Coordinates.The tattoo on Rhys’s chest flashes in my mind, more a memorial than a wound.
I replay Rhys’s words from last night.He wasn’t where he was supposed to be.
I grab the official report again and scan it. There’s no mention of a broken formation or deviation. No mention of Phoenix moving.
My breath fails. Because if Rhys is telling the truth… that omission isn’t accidental.
The cabin door squeaks open suddenly, and I jerk upright.
Rhys steps inside, carrying wet rope over one shoulder, boots smeared in mud.

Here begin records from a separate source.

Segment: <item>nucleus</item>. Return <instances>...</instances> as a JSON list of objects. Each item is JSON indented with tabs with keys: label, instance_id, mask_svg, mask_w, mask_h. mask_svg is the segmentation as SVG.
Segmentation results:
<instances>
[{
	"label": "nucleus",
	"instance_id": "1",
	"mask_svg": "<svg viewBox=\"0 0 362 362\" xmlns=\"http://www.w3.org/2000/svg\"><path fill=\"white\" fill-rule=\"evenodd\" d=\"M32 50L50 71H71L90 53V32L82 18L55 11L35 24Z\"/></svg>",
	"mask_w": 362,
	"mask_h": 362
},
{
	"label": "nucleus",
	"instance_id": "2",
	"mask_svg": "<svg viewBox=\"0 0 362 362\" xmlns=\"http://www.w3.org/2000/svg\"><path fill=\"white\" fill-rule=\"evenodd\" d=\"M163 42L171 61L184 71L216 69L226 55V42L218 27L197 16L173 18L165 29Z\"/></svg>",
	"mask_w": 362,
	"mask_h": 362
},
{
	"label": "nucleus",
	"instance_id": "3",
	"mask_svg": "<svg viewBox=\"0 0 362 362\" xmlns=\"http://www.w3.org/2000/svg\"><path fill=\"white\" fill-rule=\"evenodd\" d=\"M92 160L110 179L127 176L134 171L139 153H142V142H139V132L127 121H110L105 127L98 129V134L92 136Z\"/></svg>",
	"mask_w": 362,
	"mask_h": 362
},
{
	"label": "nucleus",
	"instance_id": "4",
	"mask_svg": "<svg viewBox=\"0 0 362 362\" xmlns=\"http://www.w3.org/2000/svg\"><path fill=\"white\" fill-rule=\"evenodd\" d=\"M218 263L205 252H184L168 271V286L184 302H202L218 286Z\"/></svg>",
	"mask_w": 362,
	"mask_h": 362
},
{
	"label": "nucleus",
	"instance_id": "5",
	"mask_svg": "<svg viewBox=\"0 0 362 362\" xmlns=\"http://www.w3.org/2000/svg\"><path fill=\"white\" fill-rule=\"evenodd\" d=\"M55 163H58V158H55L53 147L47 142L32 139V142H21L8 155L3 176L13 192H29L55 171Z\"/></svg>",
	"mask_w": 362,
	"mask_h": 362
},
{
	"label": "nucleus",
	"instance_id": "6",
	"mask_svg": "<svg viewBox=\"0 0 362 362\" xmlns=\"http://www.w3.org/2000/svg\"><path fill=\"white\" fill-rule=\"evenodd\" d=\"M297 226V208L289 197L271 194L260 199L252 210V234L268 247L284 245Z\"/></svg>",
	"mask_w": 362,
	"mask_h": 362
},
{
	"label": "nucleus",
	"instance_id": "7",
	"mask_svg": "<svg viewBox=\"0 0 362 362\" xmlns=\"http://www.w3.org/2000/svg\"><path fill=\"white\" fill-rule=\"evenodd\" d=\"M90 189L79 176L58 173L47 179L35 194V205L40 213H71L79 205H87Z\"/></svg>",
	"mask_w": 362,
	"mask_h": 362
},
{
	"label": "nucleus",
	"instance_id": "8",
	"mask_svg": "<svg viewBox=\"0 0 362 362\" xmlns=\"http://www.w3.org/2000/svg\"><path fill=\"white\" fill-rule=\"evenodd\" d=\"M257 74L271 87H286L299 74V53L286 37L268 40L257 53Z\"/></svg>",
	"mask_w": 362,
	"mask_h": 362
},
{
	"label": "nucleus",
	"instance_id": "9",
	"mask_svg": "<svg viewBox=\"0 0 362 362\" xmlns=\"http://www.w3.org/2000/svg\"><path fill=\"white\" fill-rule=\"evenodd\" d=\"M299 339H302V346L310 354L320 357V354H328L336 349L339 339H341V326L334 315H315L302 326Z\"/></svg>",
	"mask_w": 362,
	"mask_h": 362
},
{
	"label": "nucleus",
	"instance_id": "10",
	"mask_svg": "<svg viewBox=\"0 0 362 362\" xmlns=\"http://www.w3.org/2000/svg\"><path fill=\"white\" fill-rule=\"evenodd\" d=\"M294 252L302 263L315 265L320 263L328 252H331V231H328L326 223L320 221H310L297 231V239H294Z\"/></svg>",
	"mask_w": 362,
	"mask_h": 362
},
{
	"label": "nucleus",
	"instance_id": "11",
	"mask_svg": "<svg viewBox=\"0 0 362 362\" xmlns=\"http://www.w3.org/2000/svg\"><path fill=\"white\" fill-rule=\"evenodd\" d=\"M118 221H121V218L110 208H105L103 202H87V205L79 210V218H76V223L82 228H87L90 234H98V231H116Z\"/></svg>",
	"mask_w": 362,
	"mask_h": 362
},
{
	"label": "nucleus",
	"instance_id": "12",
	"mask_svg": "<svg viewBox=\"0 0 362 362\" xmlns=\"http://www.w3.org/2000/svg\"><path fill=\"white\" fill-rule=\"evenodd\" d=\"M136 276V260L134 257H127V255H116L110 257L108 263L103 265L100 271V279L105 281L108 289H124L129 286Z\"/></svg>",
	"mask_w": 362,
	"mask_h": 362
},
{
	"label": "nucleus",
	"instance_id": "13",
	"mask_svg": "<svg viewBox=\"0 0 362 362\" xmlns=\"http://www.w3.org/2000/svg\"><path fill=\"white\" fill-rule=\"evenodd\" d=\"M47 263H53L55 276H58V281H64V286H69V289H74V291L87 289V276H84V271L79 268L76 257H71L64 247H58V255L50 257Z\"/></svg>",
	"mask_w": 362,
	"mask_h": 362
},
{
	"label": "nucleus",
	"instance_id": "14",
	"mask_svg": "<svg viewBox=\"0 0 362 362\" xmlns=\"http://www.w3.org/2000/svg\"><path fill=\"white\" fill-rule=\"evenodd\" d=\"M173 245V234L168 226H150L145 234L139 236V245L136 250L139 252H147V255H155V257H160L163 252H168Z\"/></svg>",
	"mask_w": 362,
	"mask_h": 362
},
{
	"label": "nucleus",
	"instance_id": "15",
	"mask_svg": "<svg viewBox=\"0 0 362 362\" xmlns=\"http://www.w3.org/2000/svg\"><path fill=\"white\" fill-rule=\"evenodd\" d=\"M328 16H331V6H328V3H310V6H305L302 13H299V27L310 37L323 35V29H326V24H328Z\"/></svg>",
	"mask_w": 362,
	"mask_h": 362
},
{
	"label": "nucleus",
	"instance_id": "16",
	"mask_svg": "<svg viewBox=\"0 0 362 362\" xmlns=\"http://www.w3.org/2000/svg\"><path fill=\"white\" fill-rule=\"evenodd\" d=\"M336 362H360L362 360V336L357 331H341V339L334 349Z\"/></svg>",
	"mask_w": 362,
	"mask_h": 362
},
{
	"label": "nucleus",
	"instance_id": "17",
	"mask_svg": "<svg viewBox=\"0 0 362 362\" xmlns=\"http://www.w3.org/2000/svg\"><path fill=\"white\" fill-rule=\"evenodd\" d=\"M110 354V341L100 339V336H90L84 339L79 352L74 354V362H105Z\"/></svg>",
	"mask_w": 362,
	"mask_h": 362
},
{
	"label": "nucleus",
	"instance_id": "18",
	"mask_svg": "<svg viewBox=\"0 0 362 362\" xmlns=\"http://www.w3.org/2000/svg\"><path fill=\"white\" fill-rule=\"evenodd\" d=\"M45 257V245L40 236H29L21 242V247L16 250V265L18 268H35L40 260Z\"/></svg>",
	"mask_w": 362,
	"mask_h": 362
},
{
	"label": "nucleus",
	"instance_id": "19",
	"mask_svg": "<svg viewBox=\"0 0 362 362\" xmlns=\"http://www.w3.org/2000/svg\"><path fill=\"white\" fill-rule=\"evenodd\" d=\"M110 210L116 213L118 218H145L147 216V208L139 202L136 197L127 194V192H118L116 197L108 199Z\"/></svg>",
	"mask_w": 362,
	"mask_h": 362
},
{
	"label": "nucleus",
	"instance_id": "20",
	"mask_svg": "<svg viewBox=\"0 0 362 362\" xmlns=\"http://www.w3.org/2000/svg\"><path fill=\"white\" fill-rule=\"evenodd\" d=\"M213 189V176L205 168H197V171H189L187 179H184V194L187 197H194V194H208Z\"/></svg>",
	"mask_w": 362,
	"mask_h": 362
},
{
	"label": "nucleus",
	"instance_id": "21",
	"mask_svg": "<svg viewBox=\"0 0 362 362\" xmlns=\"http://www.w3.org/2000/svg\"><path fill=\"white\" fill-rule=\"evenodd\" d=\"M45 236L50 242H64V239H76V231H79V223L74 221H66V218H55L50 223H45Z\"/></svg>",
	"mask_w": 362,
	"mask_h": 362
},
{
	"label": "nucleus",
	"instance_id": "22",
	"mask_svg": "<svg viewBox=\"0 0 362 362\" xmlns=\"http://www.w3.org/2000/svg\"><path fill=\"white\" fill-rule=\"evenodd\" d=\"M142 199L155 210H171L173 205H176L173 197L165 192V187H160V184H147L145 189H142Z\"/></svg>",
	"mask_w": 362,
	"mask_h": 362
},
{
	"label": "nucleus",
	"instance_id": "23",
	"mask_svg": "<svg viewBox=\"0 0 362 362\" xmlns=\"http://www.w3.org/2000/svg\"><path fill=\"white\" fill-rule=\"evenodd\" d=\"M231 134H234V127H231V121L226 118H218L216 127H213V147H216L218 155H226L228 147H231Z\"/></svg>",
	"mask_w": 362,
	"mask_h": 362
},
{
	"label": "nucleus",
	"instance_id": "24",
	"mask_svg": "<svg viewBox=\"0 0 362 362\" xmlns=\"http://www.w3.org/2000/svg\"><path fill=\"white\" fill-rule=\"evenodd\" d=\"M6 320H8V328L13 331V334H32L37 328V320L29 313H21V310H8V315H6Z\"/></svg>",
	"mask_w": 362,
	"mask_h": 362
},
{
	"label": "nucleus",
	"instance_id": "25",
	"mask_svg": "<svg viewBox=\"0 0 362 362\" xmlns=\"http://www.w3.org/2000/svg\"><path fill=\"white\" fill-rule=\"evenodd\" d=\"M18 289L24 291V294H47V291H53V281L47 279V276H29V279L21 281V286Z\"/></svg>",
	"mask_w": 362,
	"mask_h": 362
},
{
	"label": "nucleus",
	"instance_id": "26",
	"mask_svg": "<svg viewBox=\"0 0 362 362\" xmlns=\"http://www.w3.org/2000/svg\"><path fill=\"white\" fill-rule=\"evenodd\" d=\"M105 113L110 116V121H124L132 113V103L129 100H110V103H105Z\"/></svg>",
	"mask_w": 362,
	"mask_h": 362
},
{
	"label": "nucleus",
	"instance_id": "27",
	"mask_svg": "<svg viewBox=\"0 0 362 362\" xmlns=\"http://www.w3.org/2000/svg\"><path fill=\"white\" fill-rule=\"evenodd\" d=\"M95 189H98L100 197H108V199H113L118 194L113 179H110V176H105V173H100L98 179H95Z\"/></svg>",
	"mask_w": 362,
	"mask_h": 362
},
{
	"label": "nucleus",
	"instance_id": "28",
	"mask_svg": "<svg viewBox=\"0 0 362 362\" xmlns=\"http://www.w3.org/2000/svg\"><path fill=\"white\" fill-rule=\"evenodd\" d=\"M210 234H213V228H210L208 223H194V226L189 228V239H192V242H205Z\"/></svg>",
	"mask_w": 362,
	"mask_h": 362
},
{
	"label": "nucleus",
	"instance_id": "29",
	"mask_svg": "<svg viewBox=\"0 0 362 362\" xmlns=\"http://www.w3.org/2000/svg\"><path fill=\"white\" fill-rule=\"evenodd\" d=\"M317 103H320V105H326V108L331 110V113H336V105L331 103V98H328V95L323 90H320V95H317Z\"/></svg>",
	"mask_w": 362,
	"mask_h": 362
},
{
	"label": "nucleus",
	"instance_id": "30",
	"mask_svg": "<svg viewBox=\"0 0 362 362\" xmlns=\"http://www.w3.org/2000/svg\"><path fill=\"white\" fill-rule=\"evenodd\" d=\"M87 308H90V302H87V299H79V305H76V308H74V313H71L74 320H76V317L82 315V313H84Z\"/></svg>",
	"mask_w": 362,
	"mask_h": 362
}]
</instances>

Cold air rushes in with him. “You’re pale,” he says immediately.
“I’m thinking.”
“Dangerous hobby.” His tone is dry, but exhaustion lingers beneath it.
My gaze drops to his bandaged arm. The gauze is spotted faintly pink again. “You reopened it.”
“I’m fine.”
“You keep saying that.”
“Because it’s true.”
I almost laugh. Instead, I hold up the reports. “You lied.”
Rhys freezes. “I omitted.”
“That’s called lying in journalism.”
“That’s called survival in the military.”
The answer irritates me because part of me understands it. I hate that part. I stand slowly. “Yesterday, you told me Phoenix left position.”